** Begin DATASET EXCERPTS **

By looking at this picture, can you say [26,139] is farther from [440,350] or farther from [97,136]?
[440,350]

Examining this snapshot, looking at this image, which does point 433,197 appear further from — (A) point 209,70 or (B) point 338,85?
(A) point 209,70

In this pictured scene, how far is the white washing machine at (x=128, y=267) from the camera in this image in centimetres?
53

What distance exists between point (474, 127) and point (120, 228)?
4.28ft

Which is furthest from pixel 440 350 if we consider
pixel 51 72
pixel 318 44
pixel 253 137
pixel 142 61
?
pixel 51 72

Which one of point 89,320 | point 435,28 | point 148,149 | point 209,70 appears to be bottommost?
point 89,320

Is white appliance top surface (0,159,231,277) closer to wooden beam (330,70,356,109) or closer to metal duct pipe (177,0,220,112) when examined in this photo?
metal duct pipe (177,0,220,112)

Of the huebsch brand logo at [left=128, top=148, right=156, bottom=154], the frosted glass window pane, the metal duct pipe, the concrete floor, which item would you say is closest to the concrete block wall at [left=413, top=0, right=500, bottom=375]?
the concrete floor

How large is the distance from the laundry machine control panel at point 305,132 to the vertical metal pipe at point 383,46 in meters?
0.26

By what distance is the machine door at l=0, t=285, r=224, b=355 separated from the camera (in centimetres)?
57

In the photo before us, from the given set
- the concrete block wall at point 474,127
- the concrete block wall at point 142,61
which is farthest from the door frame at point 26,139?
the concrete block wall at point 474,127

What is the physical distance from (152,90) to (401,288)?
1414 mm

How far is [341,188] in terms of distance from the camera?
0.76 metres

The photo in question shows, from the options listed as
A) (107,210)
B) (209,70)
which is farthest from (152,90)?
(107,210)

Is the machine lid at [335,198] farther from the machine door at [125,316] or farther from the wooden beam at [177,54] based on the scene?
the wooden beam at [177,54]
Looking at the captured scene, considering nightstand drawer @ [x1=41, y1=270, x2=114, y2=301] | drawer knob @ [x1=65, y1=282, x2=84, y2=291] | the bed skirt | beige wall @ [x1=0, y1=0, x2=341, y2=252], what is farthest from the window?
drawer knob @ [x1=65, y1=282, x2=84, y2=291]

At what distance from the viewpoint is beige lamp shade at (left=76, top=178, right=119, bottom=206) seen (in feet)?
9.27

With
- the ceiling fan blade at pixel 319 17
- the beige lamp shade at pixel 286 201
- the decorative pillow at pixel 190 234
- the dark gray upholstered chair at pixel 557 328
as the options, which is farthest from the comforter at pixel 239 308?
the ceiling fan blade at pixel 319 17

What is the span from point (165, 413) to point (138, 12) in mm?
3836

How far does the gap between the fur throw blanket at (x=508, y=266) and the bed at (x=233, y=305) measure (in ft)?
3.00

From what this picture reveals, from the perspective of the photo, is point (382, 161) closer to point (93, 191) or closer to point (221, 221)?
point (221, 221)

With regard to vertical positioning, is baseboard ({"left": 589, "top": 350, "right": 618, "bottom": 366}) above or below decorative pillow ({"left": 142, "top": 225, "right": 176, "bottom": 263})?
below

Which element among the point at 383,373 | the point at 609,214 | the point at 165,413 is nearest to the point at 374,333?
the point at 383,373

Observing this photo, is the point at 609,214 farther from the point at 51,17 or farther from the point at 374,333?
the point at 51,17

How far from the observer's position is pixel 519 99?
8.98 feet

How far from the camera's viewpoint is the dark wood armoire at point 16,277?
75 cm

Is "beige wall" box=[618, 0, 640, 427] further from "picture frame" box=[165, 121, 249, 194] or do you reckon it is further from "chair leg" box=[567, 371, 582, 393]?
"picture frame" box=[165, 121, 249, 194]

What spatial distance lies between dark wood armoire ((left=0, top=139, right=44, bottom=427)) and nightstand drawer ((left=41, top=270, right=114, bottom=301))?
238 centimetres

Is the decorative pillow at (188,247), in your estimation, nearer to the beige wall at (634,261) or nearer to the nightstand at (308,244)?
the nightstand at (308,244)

** End DATASET EXCERPTS **
** Begin DATASET EXCERPTS **

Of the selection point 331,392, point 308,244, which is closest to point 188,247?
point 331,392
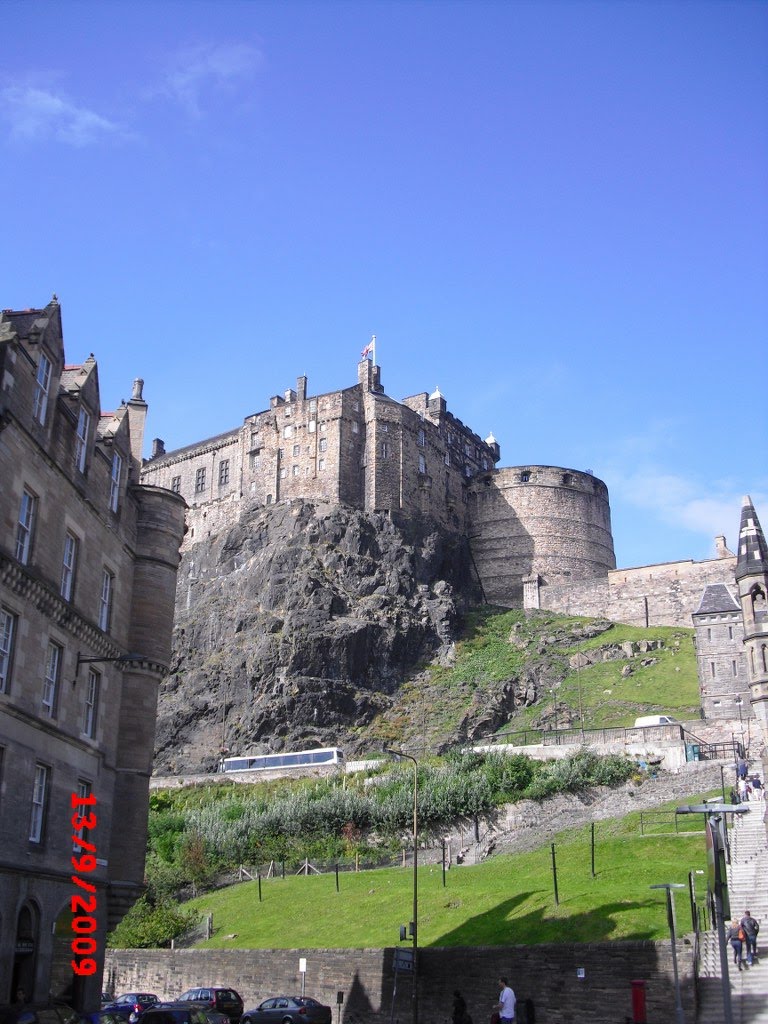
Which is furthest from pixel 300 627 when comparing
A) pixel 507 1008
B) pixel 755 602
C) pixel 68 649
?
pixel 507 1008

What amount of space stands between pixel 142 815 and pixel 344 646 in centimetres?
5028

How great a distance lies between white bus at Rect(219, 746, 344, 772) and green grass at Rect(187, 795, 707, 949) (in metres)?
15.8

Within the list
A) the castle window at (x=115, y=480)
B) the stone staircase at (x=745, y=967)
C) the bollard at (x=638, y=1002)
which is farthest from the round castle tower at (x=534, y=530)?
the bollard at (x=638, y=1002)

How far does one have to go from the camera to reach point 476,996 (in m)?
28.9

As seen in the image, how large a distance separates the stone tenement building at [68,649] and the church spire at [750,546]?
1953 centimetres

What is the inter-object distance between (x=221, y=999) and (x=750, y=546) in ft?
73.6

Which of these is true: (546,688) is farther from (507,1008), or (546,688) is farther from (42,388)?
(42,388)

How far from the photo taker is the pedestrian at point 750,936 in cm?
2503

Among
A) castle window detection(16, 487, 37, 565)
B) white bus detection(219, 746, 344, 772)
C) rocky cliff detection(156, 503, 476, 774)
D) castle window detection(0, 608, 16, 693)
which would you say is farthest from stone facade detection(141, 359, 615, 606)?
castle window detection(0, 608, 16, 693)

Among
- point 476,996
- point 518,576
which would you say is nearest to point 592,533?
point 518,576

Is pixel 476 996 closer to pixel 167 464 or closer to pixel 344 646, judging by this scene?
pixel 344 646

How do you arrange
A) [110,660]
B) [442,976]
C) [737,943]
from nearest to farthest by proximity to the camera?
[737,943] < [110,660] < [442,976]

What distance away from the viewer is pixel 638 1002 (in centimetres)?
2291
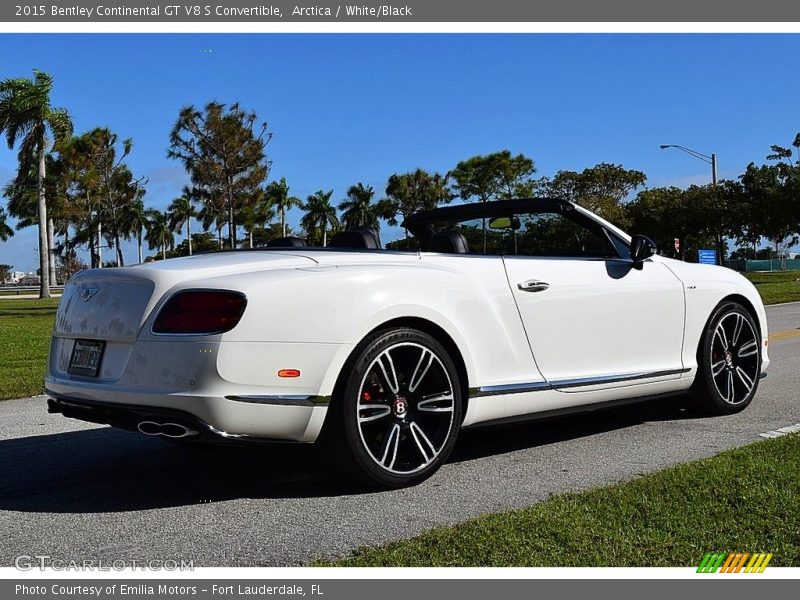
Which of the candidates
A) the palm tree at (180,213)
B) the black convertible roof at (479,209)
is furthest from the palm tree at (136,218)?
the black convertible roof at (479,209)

** End DATASET EXCERPTS **
** Begin DATASET EXCERPTS **

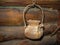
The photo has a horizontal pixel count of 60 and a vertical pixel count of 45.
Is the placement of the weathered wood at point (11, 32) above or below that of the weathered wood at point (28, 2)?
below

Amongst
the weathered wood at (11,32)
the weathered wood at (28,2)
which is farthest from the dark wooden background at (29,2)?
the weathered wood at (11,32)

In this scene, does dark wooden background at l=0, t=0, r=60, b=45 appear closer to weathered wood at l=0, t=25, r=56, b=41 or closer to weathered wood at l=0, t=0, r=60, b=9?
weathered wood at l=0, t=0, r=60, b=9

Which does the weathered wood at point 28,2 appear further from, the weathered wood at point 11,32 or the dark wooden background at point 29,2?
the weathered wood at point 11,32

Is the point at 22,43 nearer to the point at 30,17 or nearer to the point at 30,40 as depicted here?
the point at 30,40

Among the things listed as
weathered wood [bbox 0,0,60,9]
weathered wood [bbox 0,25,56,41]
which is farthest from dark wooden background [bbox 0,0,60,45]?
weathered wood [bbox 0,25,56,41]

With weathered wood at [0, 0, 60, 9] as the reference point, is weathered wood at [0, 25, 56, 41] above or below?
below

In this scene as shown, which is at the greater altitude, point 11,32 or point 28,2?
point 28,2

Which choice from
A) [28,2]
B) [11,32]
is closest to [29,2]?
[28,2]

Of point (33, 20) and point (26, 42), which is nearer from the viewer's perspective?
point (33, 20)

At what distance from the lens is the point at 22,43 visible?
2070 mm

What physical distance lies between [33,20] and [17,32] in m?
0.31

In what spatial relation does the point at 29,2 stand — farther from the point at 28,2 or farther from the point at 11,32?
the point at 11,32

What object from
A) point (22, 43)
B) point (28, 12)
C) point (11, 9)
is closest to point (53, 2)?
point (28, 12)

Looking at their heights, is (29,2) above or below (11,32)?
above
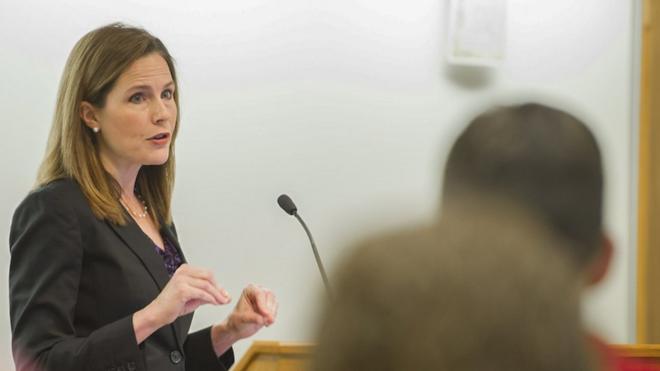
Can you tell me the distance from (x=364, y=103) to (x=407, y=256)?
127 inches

** End DATASET EXCERPTS **

- EXERCISE GOAL -
Report every line of the rows above that contains the word "armoire", copying each one in full.

- CORRECT ANSWER -
How far from the camera's viewpoint is the dark wood armoire at point 16,277?
What spatial distance lies between dark wood armoire ((left=0, top=139, right=44, bottom=427)) and nightstand drawer ((left=41, top=270, right=114, bottom=301))?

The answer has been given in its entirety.